А доктор сказал в ответ, чтобы больше в такие места ты не ходил.
И тут дед улыбается. Ной вкладывает ему в ладонь бечевку от шарика и показывает, что сам держит ее за кончик.
– Мы в палатке, деда, как раньше, когда ночевали на озере – помнишь? Если обернешь эту бечевку вокруг запястья, то сможешь держаться за шарик, когда спишь, а как только станет страшно, просто дерни за бечевку, и я тебя вытащу. Всегда.
Дед, едва кивнув, изумленно гладит внука по щеке.
– Ты изменился, Нойной. Как дела в школе? Учителя стали получше?
– Да, деда, получше. Я теперь один из них. Учителя сейчас классные!
– Это хорошо, это хорошо, Нойной. Слишком большой мозг Земле ни за что не удержать, – шепчет дед. Сон закрывает его глаза.
За стенами палатки поет космос, Тед играет на гитаре, дед мурлычет в такт. Космос слишком велик, чтобы на него сердиться, но жизнь достаточно длинна, чтобы успеть подобрать себе в дорогу компанию. Ной гладит дочку по волосам, девочка, не просыпаясь поворачивается к нему внутри спальника. Она не любит математику, но любит слова и музыкальные инструменты. Как ее дед. Скоро ее ноги дорастут до земли.
Все трое спят рядышком, палатка пахнет гиацинтами, и бояться совершенно нечего.
Себастиан и тролль
Себастиан живет в стеклянном шаре. И это проблема – по мнению тех, кто находится снаружи. Стеклянный шар – вещь не самая удобная, скажем, в классе или, например, на дне рождения. Поначалу проблемой считали шар, но после того, как Себастиан прожил внутри его довольно долго, все решили, что проблема скорее он сам. И стали жаловаться, что он не смотрит людям в глаза, что у него «отсутствующий» вид, словно присутствовать можно только снаружи.

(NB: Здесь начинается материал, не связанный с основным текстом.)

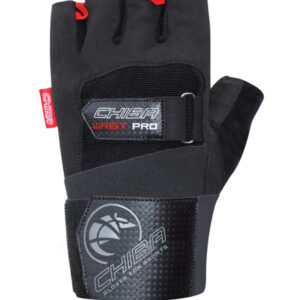 Chiba - 40138 - Wristguard Protect schwarz - L – Bild 1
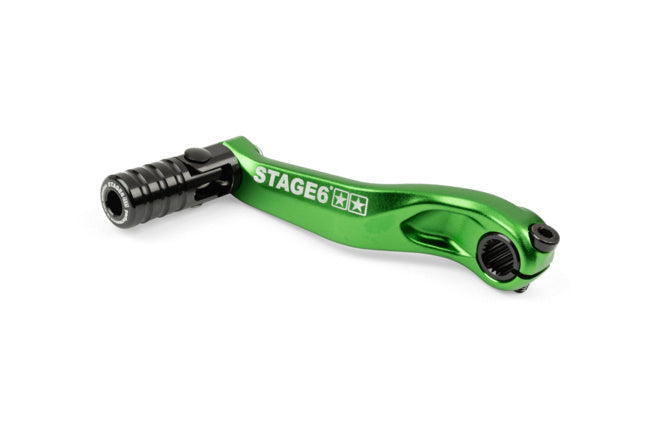 S6-SSP293SL/GR Leva cambio Stage6 AM6 Verde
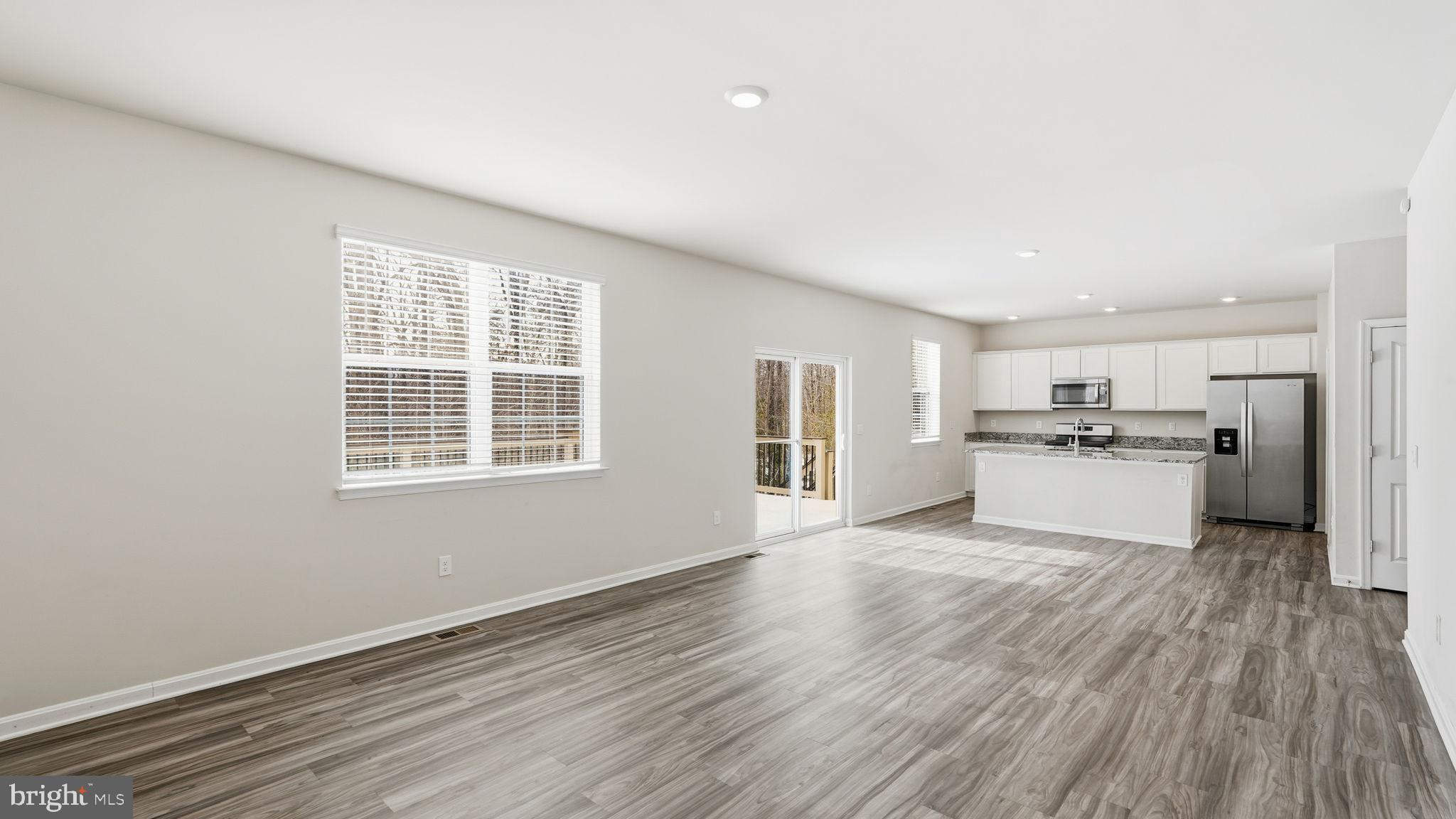 WOOD LANDING ESTATES - Residential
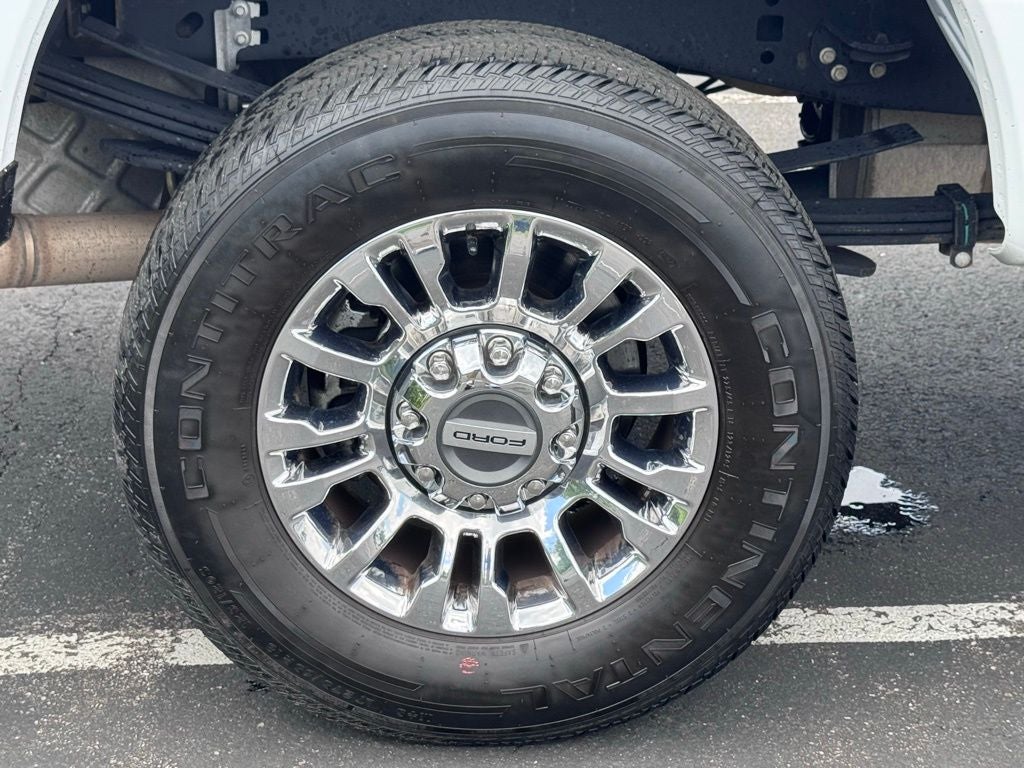 2022 Ford F-350SD XLT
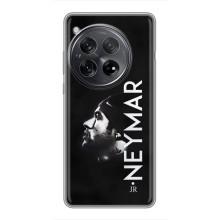 Чехол Неймар для OnePlus 12 (AlphaPrint) (NEYMAR)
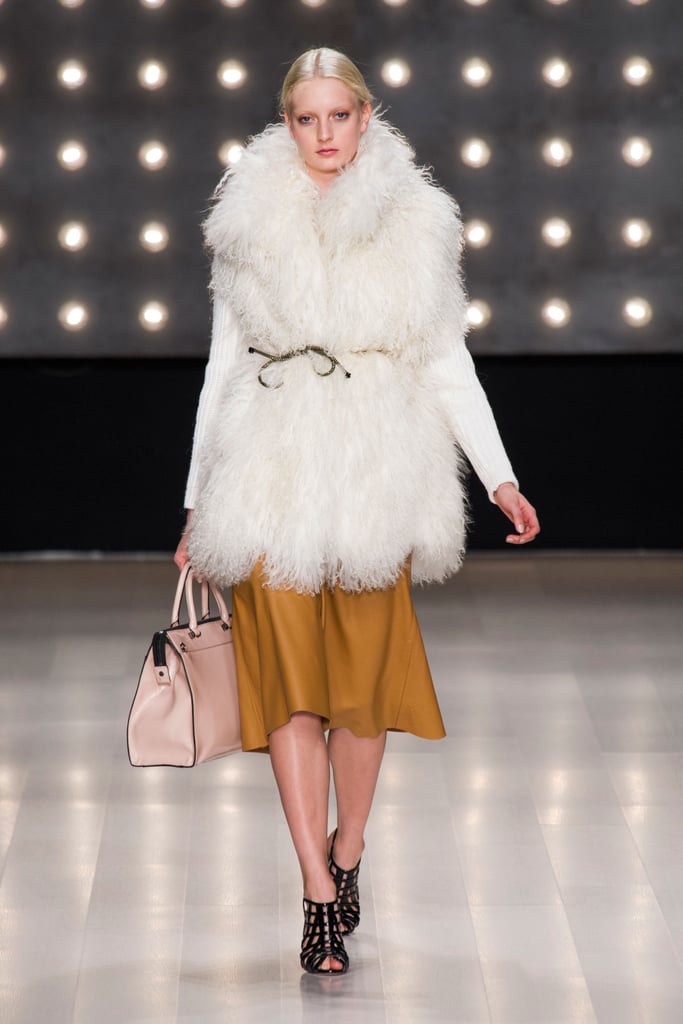 Milly Fall 2014
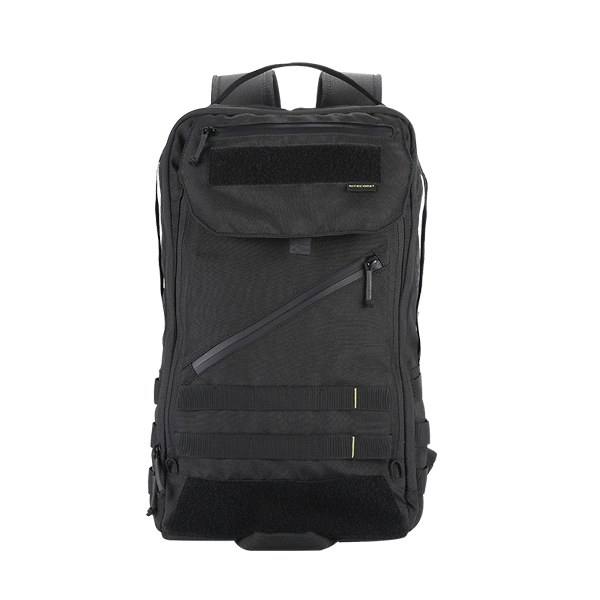 Nitecore BP23 Ryggsekk 23 L, Svart 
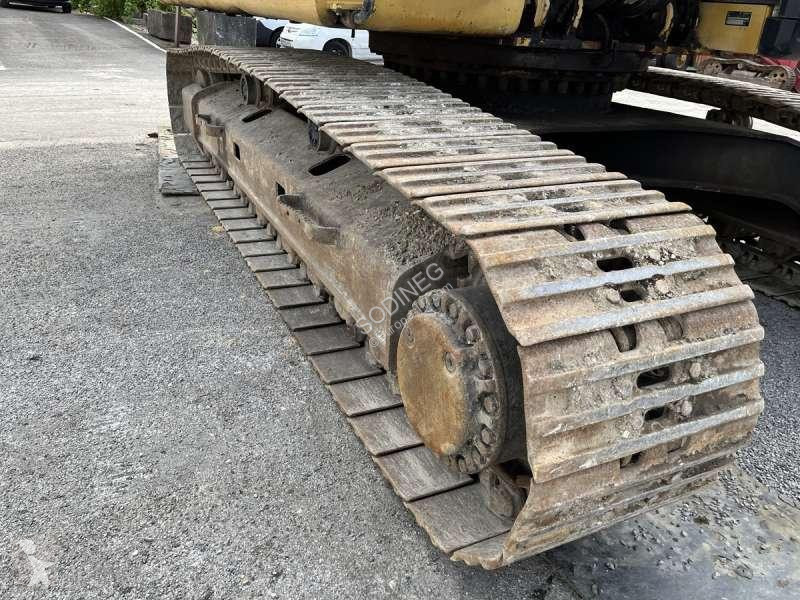 Escavatore Caterpillar LN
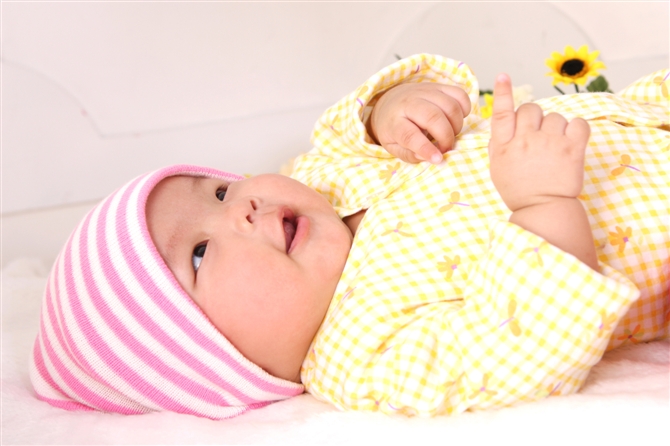 �����ڼ�����ú��ӱ�Ư���İ취 - qizigu - һ��һ����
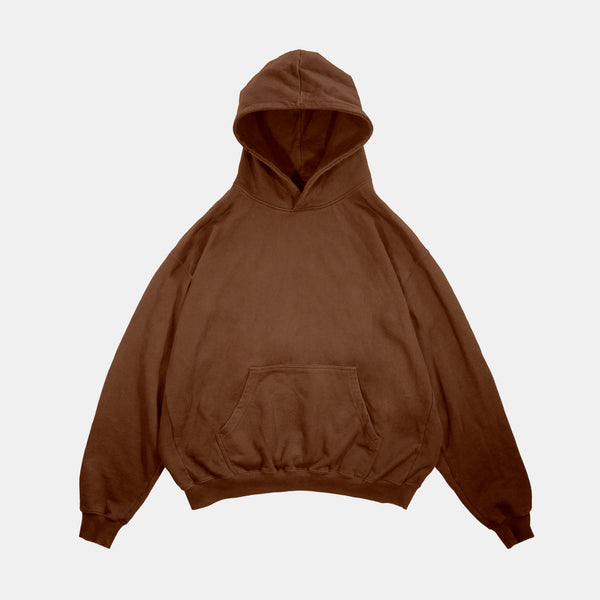 Boxy Hoodie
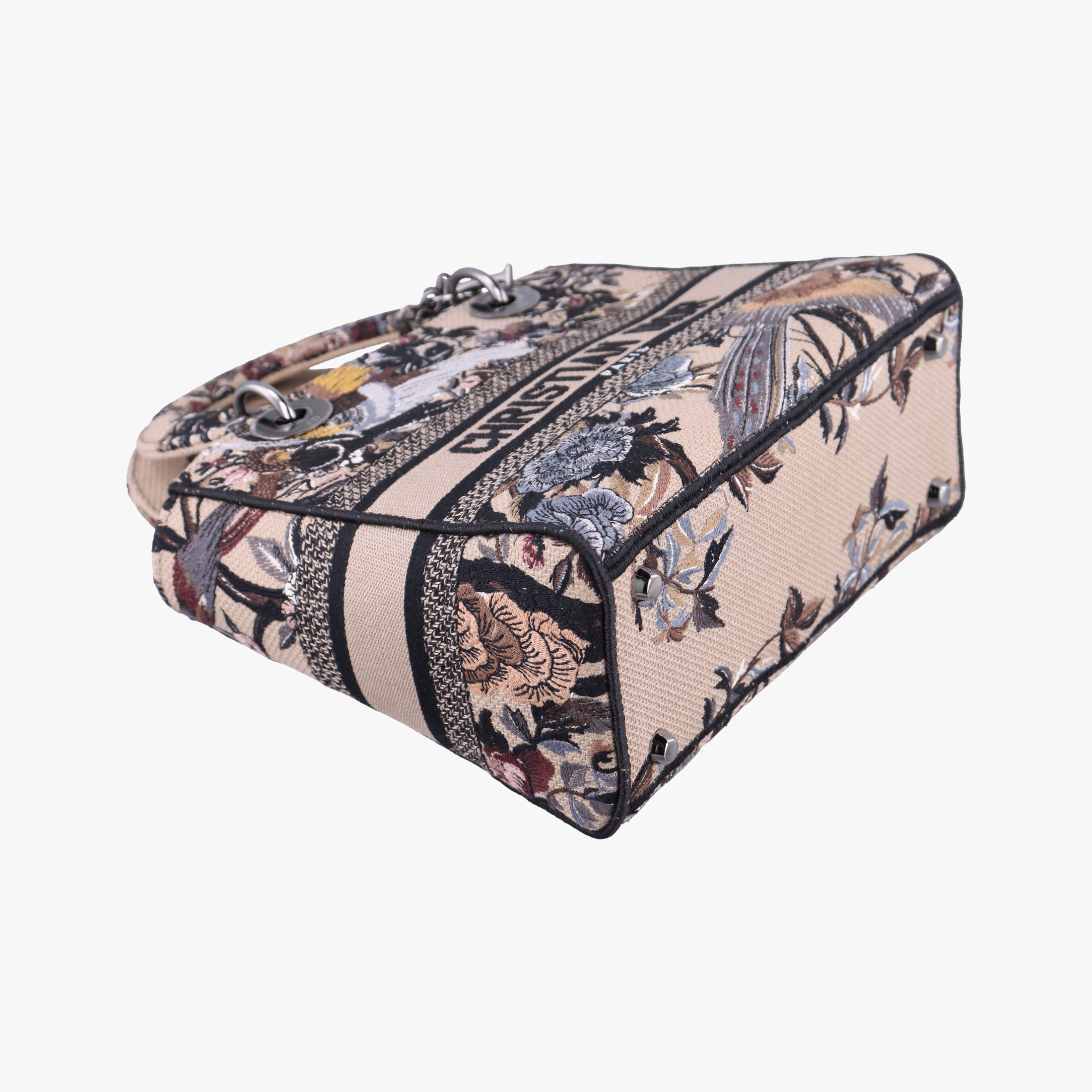 D-Lite Medium Royaume Multicolor Jacquard 50-MA-0272ディーライト ミディアム ロワイヨーム マルチカラー ジャガード 50-MA-0272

– Пошел бы на свежий воздух, погонял мячик – разве тебе не хочется повеселиться? – спрашивали они, когда Себастиан был маленький и их голоса еще проникали сквозь стекло. Тогда он не умел объяснить, что не считает, будто веселиться – это так уж весело. Что он не радуется радости. Он не мог припомнить, чтобы кто-то из них сказал что-то настолько забавное, чтобы он засмеялся. Может, он вообще ни разу не смеялся, – в таком случае они правы, те, что качали головой и говорили родителям Себастиана: «С ним что-то не так».